The brother of one of the 11 workers killed last year on the Deepwater Horizon rig knows Gulf offshore drilling is important to his home state of Louisiana, but he wants Congress to keep pressuring the oil and gas industry to improve safety.
Chris Jones told the House Committee on Natural Resources at a hearing on Mar. 16 that while BP and other energy companies want to move on, he believes no one should have to needlessly risk his or her life to earn a living.
Officials from several Gulf states countered that deepwater drilling permits are not being issued fast enough, costing jobs and revenue.
Jones’ brother, Gordon, was a mud engineer for M-I Swaco, a unit of the Schlumberger oil field services firm, who was killed when the rig exploded. The blast led to the worst offshore oil spill in U.S. history.
Also on Mar. 16, the Senate Committee on Environment and Public Works held a hearing to discuss the investigation of the disaster that was conducted by the presidentially appointed oil spill commission. The two co-chairs of the commission, as they have done before, discussed the findings and recommendations in the final report that the commission issued.
The subject of offshore drilling came up repeatedly during that hearing.
“We know one thing. If oil is drilled, oil will be spilled,” said Sen. Frank Lautenberg, D-New Jersey. “We saw it in the worst of terms on the Gulf of Mexico. We don’t need to see a repeat of that.”
A federal appeals court on Mar. 15 blocked a judge’s order requiring regulators to act on several drilling permit applications.
The federal government filed court documents earlier this month saying it may have to deny the applications if regulators must make a decision within 30 days as ordered.
The order was issued by U.S. District Judge Martin Feldman, who overturned the Obama administration’s moratorium on deepwater drilling. That moratorium followed energy company BP PLC’s oil spill in the Gulf of Mexico.
Feldman ruled last month that the government must act on five applications within 30 days. He later said his ruling also applies to two other permits.
But the 5th U.S. Circuit Court of Appeals issued a stay, blocking Feldman’s ruling pending the outcome of the government’s appeal.

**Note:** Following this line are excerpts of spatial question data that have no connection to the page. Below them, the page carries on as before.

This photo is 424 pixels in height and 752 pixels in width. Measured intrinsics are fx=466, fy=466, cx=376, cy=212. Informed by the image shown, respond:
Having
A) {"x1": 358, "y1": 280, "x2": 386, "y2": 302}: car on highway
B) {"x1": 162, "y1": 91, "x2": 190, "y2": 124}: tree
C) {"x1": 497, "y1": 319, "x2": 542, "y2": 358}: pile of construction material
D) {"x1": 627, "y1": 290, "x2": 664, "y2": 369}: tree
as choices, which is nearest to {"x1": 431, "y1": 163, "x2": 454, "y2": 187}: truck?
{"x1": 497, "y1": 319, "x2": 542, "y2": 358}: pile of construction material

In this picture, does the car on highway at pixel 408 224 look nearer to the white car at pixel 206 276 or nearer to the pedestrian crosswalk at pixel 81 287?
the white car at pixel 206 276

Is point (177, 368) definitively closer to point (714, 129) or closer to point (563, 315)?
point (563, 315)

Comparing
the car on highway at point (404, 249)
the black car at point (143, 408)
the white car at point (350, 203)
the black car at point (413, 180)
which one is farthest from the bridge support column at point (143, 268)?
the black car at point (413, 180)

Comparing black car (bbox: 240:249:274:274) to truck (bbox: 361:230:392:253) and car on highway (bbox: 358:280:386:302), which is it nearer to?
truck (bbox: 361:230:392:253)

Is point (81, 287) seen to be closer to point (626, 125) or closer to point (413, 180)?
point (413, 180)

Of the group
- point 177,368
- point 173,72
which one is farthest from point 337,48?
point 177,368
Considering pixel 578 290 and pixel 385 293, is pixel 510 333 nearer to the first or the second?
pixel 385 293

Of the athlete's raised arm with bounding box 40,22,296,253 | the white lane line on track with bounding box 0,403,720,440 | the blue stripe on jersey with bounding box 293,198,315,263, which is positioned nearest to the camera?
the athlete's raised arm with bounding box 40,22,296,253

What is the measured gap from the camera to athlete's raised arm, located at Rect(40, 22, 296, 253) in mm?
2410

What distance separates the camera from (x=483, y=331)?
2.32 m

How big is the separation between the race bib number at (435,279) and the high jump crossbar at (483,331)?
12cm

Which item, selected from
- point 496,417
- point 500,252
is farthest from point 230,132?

The moratorium was lifted Oct. 12, but deepwater activities were still stalled for months after that, as regulators required strict new rules to be complied with before they would begin issuing permits again for previously suspended activities.
The first deepwater permit since the oil spill for activity that was previously suspended was issued Feb. 28. A second one was issued recently.
Congress has yet to pass any new laws based on the recommendations of the commission, which issued its final report Feb. 17. Another key investigation by a joint U.S. Coast Guard-Bureau of Ocean Energy Management Regulation and Enforcement panel is still ongoing, and some members of Congress are reserving judgment until that probe is complete.
Oil industry workers, fishermen and others complain nearly a year after the disaster that they are still being hurt by the aftermath of the spill.